_Saved entries:_
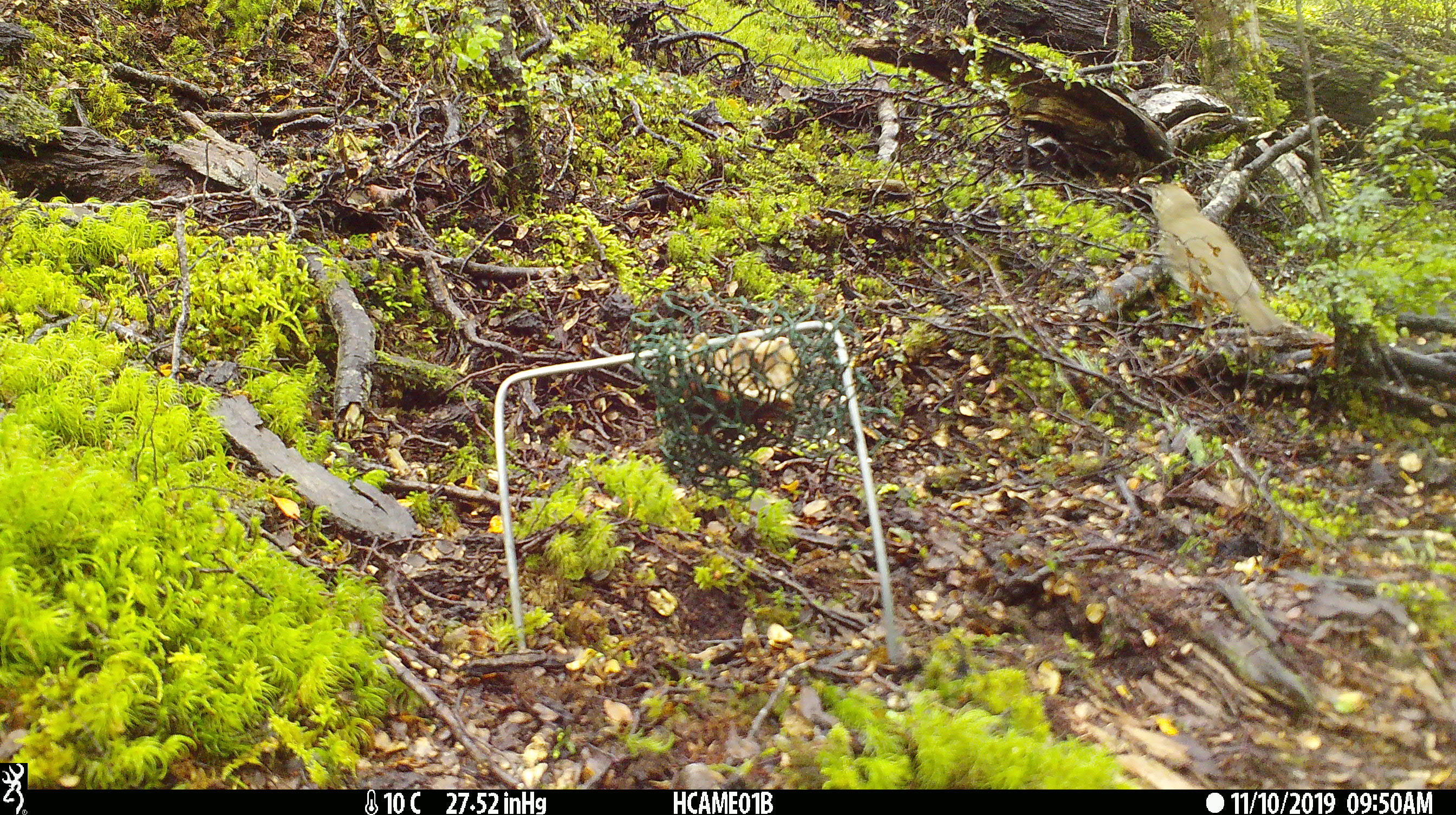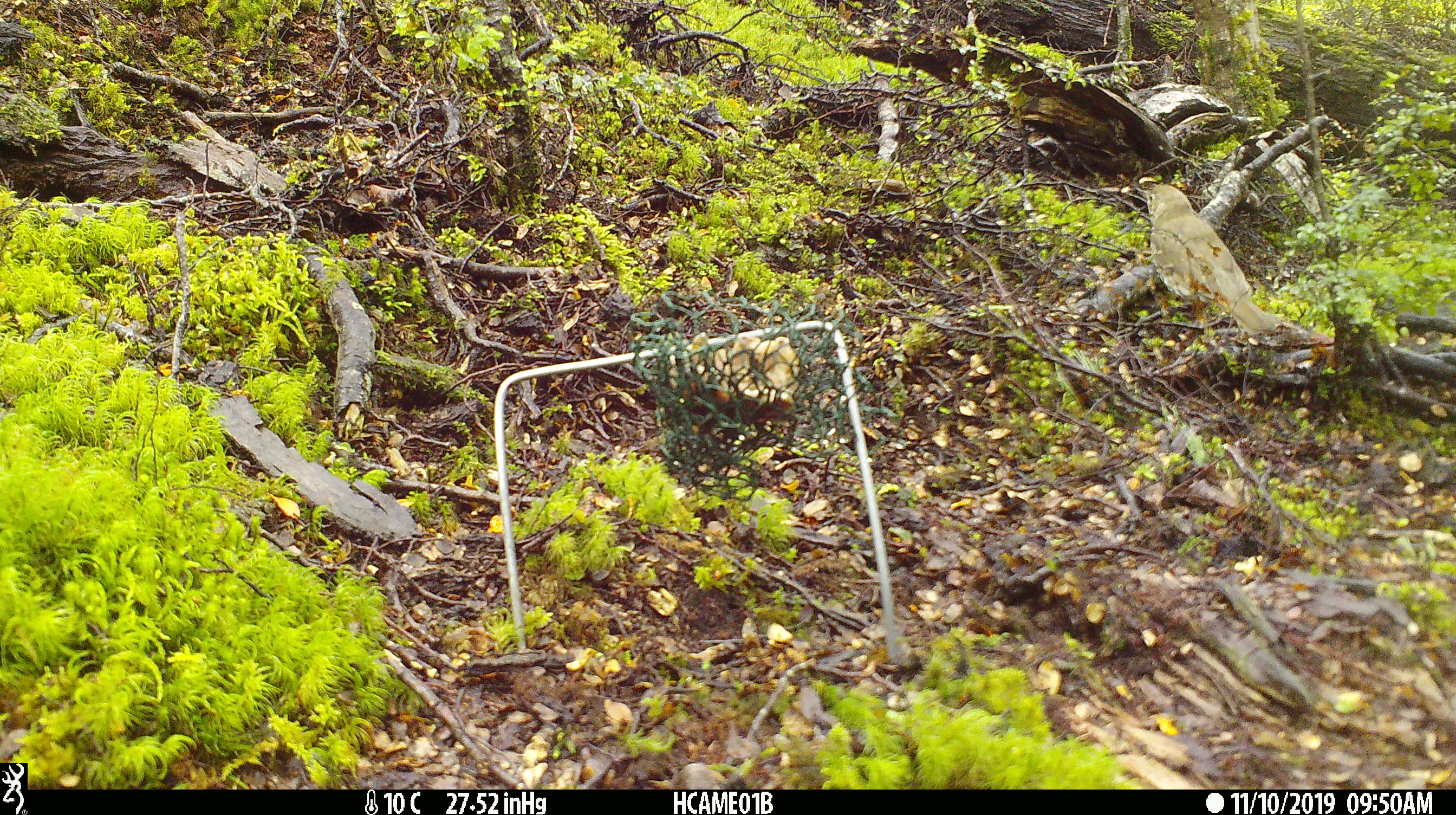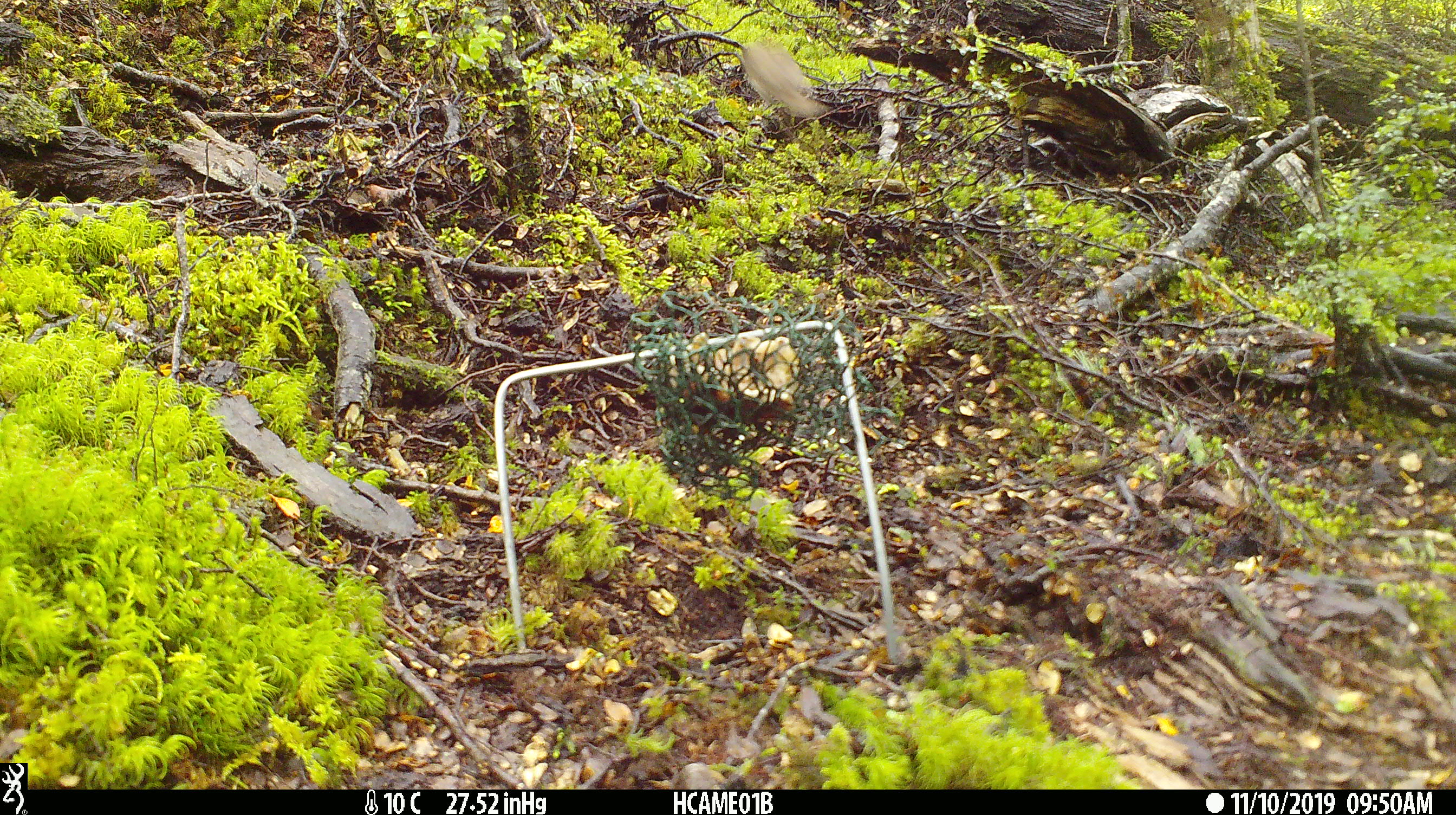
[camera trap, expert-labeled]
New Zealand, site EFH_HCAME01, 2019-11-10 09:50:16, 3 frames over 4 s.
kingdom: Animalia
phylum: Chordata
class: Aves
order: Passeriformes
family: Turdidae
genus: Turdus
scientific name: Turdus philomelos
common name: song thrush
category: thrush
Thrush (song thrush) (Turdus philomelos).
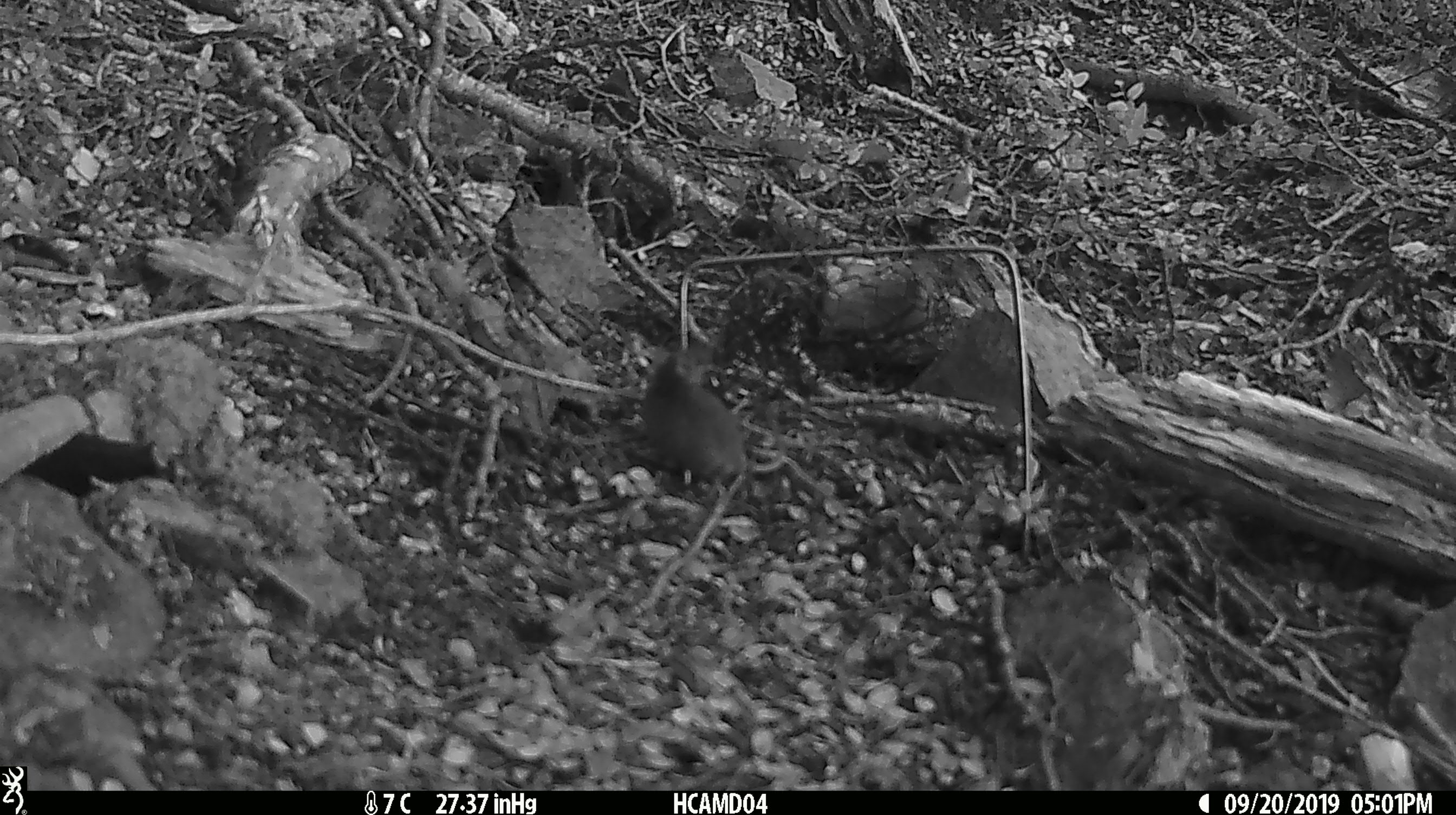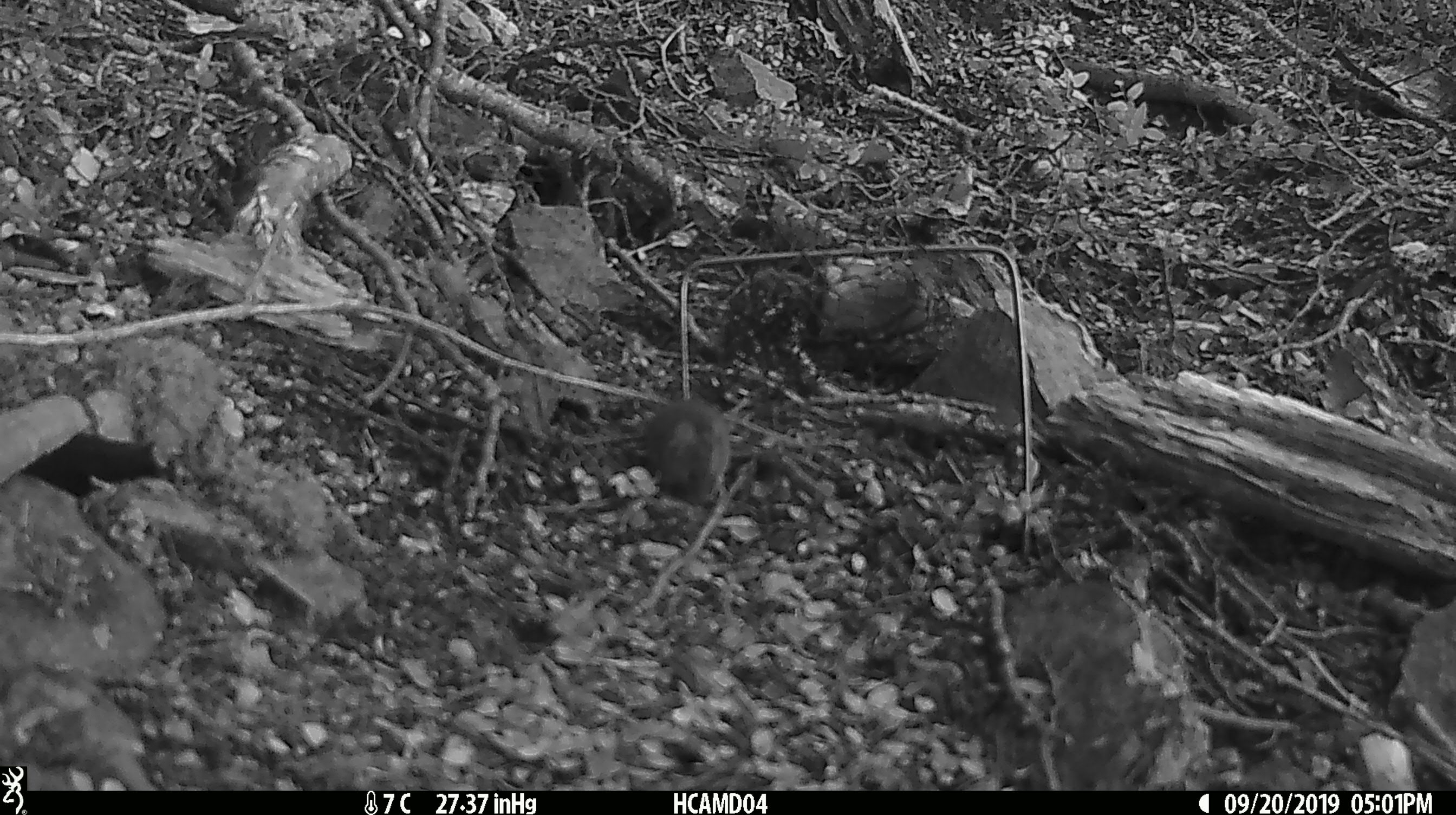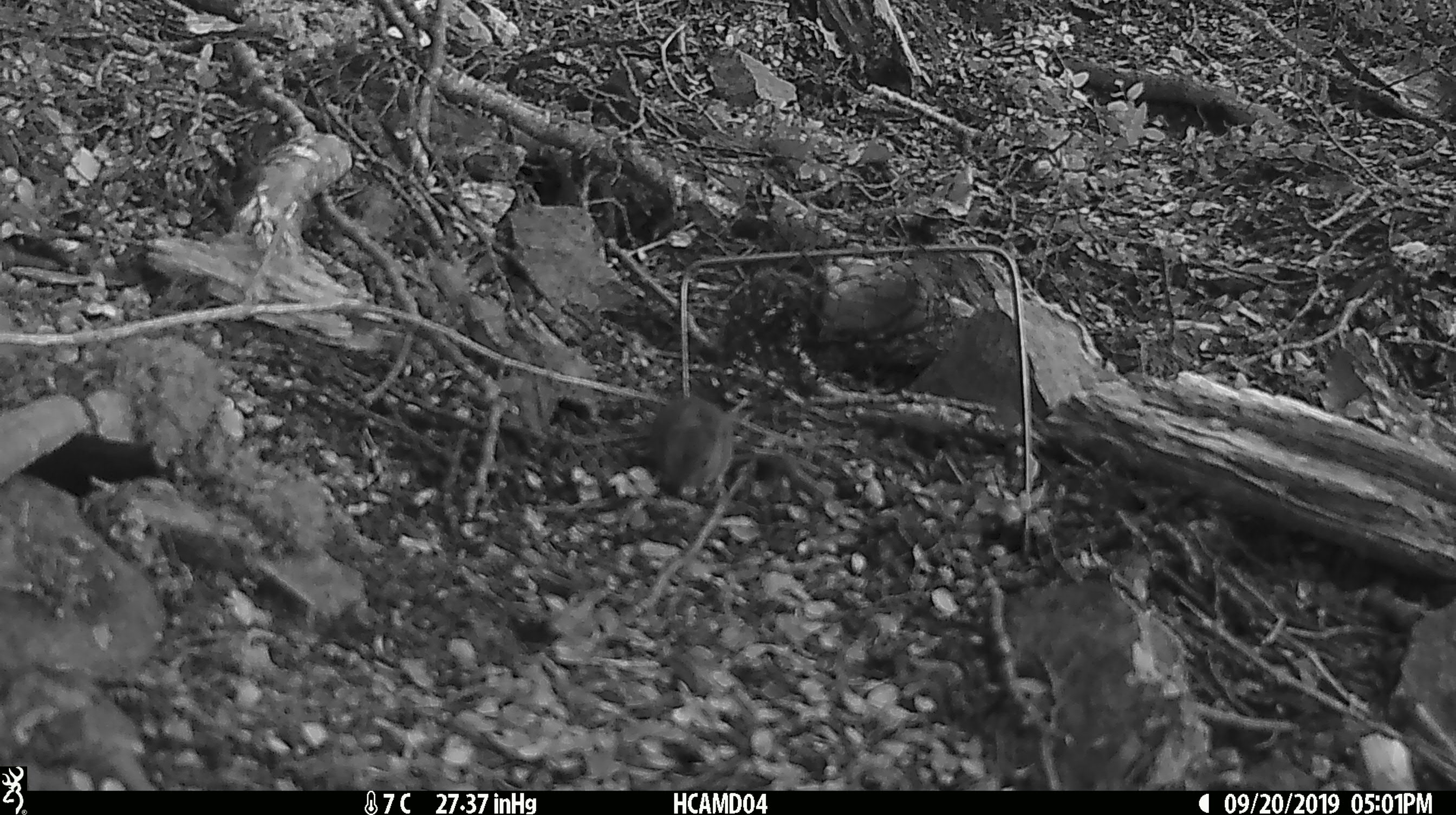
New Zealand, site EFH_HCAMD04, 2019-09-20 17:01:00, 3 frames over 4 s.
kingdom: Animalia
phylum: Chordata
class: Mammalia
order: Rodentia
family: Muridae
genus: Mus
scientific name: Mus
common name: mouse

_What the exercise asks:_
Set down only the lines running from the line with "genus: Turdus" to the end of the entries, inclusive; omit every picture.

_Exercise solution:_
genus: Turdus
scientific name: Turdus philomelos
common name: song thrush
category: thrush
Thrush (song thrush) (Turdus philomelos).
New Zealand, site EFH_HCAMD04, 2019-09-20 17:01:00, 3 frames over 4 s.
kingdom: Animalia
phylum: Chordata
class: Mammalia
order: Rodentia
family: Muridae
genus: Mus
scientific name: Mus
common name: mouse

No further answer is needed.